Japan Casino Regulation Taskforce Begins Developing Second Gambling Bill
Posted on: April 5, 2017, 12:00h.
Last updated on: April 5, 2017, 09:33h.
Drafting the second Japan casino bill that will set out the rules and regulations of the future integrated gambling resorts in the country began yesterday in Tokyo.
In December, the National Diet passed legislation authorizing at least two integrated casino resorts in the Asian nation. But before Japan will begin accepting and reviewing bids from the numerous companies interested in vying for the coveted licenses, federal lawmakers must first come to specific terms on how the venues will be managed and regulated.
The directives will be part of a second Japan casino bill that will address the numerous concerns residents and some lawmakers have over authorizing commercial gambling. Prime Minister Shinzo Abe is a staunch supporter of gambling, as the chief leader wants to make Japan more tourist-friendly and bring new tax revenue to Tokyo.
Abe’s Liberal Democratic Party, which controls both chambers of the Diet, led the gambling push. But there’s plenty of opposition, including from citizens.
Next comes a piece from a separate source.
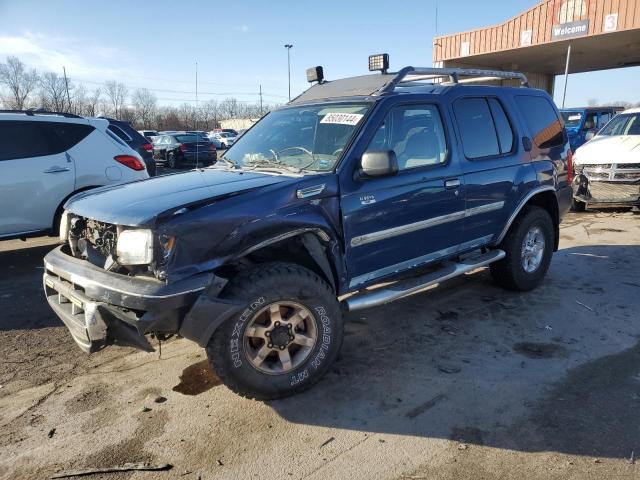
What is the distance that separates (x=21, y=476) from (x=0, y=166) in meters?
4.66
An opinion poll last year found that just 12 percent of Japanese people support the integrated resorts measure.
Rules & Regulations
When the first casino bill was passed in December, it stipulated that the government draft and approve a second, more comprehensive piece of legislation over the next 12 months. Everything from licensing requirements and fees and taxes, to measures to protect gambling addicts and prevent money laundering, is to be covered.
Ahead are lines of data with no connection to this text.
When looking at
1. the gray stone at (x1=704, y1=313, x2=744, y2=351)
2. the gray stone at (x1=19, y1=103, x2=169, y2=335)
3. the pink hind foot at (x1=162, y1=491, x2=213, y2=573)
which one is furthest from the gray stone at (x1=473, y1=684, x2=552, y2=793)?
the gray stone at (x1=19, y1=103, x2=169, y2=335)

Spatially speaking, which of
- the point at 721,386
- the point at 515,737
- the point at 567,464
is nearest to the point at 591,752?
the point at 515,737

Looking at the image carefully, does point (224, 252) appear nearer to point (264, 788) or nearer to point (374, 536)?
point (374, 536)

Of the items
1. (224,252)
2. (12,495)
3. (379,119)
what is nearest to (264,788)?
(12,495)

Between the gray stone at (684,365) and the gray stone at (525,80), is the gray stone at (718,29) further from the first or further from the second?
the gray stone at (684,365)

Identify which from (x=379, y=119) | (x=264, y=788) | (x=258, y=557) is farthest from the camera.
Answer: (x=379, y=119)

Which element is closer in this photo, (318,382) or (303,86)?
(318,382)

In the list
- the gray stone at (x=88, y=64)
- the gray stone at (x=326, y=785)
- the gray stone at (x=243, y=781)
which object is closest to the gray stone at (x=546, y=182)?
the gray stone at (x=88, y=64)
Abe has created a taskforce in his cabinet to review gambling regulations to make sure the casinos adhere to the most stringent safeguards.
“We need to introduce casino regulations of the highest global standards, and take every measure to address various concerns such as addiction, money laundering, and what effects it might have on young people,” Abe said this week during the taskforce’s initial meeting. “I want to create fabulous, Japan-style integrate resorts that have clean casinos.”
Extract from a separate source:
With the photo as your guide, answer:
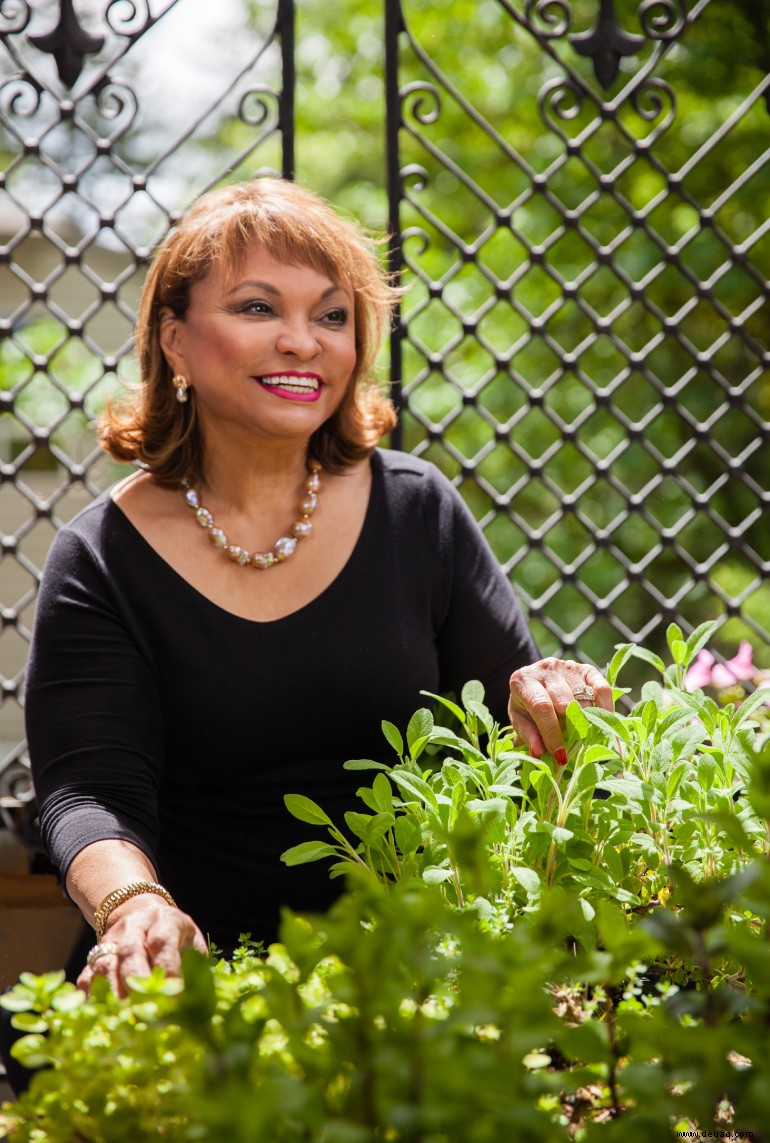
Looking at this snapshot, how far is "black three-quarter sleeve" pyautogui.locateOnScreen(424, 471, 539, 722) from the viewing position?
1888 mm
The Diet hopes to address the second casino bill during a special extraordinary session this fall.
Japan is in the driver’s seat when it comes to gambling. Casino companies around the world are licking their chops at the prospects of infiltrating the 10th most populated country, and also one of the wealthiest.
International operators like MGM, Las Vegas Sands, and Galaxy Entertainment are all courting potential partners in Japan to make their bids more appealing to government officials that will possess approval power. The multibillion-dollar gambling conglomerates are also targeting construction companies and other local vendors.
Each of the aforementioned casino brands have pledged investments of up to $10 billion should they receive one of the two initial licenses. Galaxy Entertainment owner and billionaire Lawrence Ho went so far as to say, “There is no predetermined cap. I prefer not to constrain our dreams with price tags.”
The outcome of the second Japan casino bill could of course make the market less attractive should the regulations, licensing fees, and taxes be too significant.